On the heels of settlements with the states of California and Texas, Sony BMG Music Entertainment has agreed to pay $4.25 million to 39 other states to resolve investigations into computer problems caused by music CDs loaded with hidden antipiracy software.
The record company agreed to reimburse consumers whose computers were damaged while trying to uninstall the antipiracy software.
The office of Massachusetts Attorney General Tom Reilly took the lead in brokering the multistate agreement. Thirteen states that started the settlement process with Sony BMG will receive $316,538 apiece, while the rest will get $5,000, Reilly’s office told the Associated Press.
As in the initial settlements, Sony BMG agreed not to distribute any compact discs loaded with copy-protection software that hinders computer users from easily locating it or removing it from their PCs.
Customers will be able to file a claim with Sony BMG to receive refunds of up to $175.

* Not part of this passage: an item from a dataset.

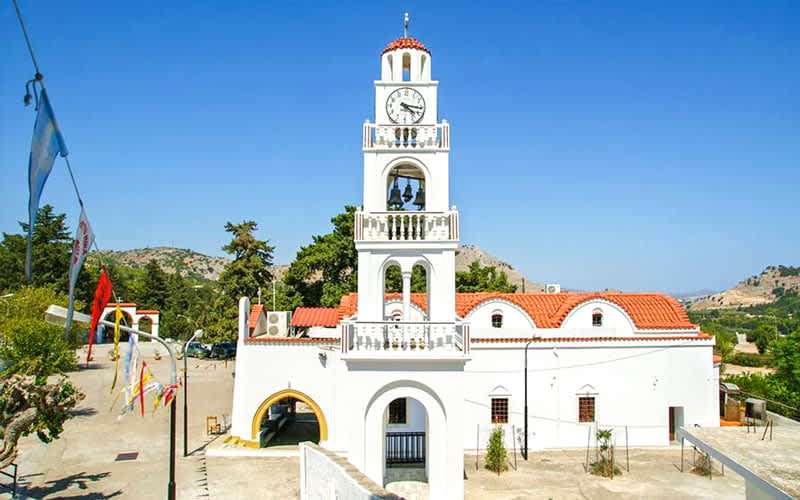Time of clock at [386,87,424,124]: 4:16
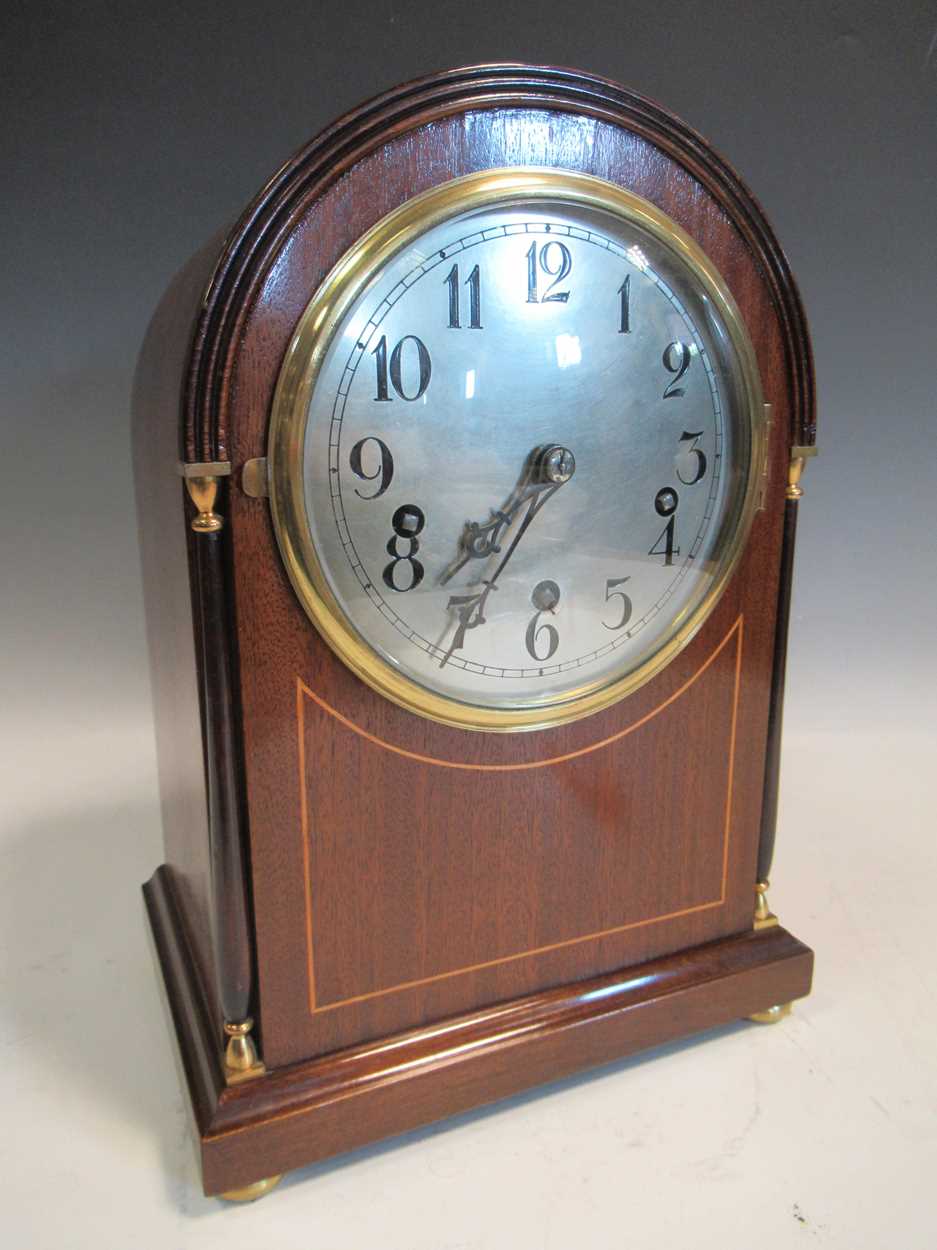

Sony BMG did not use any of the software to collect personal data about the consumers without their consent.
In addition to Massachusetts, the states involved in the settlement are Alabama, Alaska, Arizona, Arkansas, Connecticut, Delaware, Florida, Idaho, Illinois, Indiana, Iowa, Kentucky, Louisiana, Maine, Maryland, Michigan, Mississippi, Montana, Nebraska, Nevada, New Jersey, New Mexico, New York, North Carolina, North Dakota, Ohio, Oklahoma, Oregon, Pennsylvania, Rhode Island, South Dakota, Tennessee, Vermont, Virginia, Washington, West Virginia, Wisconsin and Wyoming.